Tous les animaux de cette études seront mis à mort, et les cerveaux seront récupérés pour des contrôles histologiques réalisés post-mortem.
Application de la règle des "3R"
1. Remplacement
Le but de ce projet de physiologie intégrée est de comprendre comment les neurones contrôlant le comportement alimentaire vont réagir en présence d’aliments appétissants et hypercaloriques et comment cela peut engendrer une surconsommation d’aliments qui pourrait être à l’origine d’une prise de poids ultérieure. Dans ce contexte, Il est donc nécessaire d’étudier ces phénomènes dans un organisme vivant. Il n’existe à ce jour aucune méthode alternative ou substitutive permettant de répondre à ce type de question par un remplacement in vitro ou in silico.
2. Réduction
Afin de réduire le nombre d’animaux à son plus petit nombre, nous avons utilisé un test de puissance statistique pour déterminer le nombre minimum d’animaux nécessaire pour obtenir des résultats exploitables.
3. Raffinement
1) Les animaux arriveront dans la pièce d’hébergement à l’âge de 5 semaines et seront manipulés deux fois par semaine au minimum une semaine avant le début des expériences (souris alors âgées d’au moins 8 semaines).
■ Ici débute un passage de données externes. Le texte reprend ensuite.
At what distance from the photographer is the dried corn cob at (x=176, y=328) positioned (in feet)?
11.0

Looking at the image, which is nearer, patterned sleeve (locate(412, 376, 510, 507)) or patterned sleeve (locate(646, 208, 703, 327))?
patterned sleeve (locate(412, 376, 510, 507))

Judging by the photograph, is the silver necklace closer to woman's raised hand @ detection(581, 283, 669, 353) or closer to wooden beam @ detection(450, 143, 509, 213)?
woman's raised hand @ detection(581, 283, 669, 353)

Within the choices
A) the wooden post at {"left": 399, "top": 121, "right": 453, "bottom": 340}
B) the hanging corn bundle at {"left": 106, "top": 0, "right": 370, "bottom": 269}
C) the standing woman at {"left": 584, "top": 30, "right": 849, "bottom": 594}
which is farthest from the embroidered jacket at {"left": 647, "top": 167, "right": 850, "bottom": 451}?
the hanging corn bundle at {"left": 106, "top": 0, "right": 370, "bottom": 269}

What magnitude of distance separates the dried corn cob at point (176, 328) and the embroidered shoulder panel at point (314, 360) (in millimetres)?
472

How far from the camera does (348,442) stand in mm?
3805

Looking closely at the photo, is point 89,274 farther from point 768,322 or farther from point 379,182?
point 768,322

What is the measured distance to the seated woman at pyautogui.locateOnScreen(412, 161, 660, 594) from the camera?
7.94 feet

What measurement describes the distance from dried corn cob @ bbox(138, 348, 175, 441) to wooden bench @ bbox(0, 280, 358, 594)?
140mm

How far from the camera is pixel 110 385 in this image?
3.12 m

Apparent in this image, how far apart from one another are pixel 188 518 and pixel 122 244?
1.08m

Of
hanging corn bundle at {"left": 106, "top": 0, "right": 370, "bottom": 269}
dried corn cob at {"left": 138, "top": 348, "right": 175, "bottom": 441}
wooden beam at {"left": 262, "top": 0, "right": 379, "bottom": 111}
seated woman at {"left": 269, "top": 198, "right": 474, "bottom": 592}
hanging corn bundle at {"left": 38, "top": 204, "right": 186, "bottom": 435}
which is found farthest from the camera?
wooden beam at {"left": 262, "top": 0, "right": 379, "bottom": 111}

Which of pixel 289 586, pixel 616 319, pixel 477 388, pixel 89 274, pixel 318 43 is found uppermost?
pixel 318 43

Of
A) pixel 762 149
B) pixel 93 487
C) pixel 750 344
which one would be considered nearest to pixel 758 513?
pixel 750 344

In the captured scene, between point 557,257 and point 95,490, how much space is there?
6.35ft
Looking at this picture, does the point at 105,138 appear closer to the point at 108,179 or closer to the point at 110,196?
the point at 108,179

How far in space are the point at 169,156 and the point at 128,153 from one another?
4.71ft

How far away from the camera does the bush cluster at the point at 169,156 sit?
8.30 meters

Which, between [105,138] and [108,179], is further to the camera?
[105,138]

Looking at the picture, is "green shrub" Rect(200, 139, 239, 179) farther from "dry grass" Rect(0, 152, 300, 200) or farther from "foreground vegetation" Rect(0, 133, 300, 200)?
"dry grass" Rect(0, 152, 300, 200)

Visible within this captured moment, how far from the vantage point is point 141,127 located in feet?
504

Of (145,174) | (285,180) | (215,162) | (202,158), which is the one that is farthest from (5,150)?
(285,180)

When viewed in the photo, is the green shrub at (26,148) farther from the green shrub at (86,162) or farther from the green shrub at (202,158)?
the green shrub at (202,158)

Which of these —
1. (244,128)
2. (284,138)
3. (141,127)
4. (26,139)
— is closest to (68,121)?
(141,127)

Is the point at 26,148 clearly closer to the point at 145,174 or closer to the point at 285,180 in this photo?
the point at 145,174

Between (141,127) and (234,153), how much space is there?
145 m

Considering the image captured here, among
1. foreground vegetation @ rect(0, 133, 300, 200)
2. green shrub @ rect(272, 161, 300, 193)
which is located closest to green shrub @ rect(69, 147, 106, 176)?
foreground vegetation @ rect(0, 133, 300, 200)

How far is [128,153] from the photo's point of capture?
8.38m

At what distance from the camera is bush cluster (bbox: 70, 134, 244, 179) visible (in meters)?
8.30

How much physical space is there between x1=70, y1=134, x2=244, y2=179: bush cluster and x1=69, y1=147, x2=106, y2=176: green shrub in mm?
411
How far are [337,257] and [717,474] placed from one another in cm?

Ce qui permettra d’habituer les animaux aux expérimentateurs et de réduire le stress. 2) Enrichissement : carrés de cellulose/frises de kraft pour nidifier, bâtonnet en bois pour ronger et tunnel en carton pour se cacher. 3) Maintient des souris en cages collectives jusqu’à la réalisation des chirurgies stéréotaxiques 4) Utilisation d’anesthésiques et analgésiques pour les procédures douloureuses 5) Choix de points limites précoces et terminaux appropriés par évaluation de l’apparence, du poids, de l’attitude, des signes cliniques (température et respiration) et aspect de la plaie (le cas échant) 6) Pour la perfusion intracardiaque, utilisation d’un analgésique et de lidocaïne dans la solution barbiturique pour prévenir le risque de douleur abdominale.
Expliquer le choix des espèces et les stades de développement y afférents.
Les caractéristiques suivantes font de la souris un animal de choix pour notre projet de recherche 1) sa physiologie générale est suffisamment proche de celle de l’être humain ce qui fait que les résultats obtenus chez la souris sont transposables à l’Homme 2) petite taille facilitant son hébergement 3) court cycle de reproduction permettant d’avoir un nombre suffisant d’animaux rapidement 4) disponibilité de nombreuses souches 5) comportement alimentaire et la balance énergétique depuis longtemps étudié chez la souris 6) bon nombre des tests comportements existants chez la souris, donnent des résultats qui sont transposables à l’Homme Toutes les souris de cette étude seront étudiées à l’âge adulte (à partir de 8 semaines), âge qui correspond à un stade où le crâne a fini sa croissance, ce qui nous permet pour les chirurgies, d’utiliser les coordonnées stéréotaxiques des atlas de référence.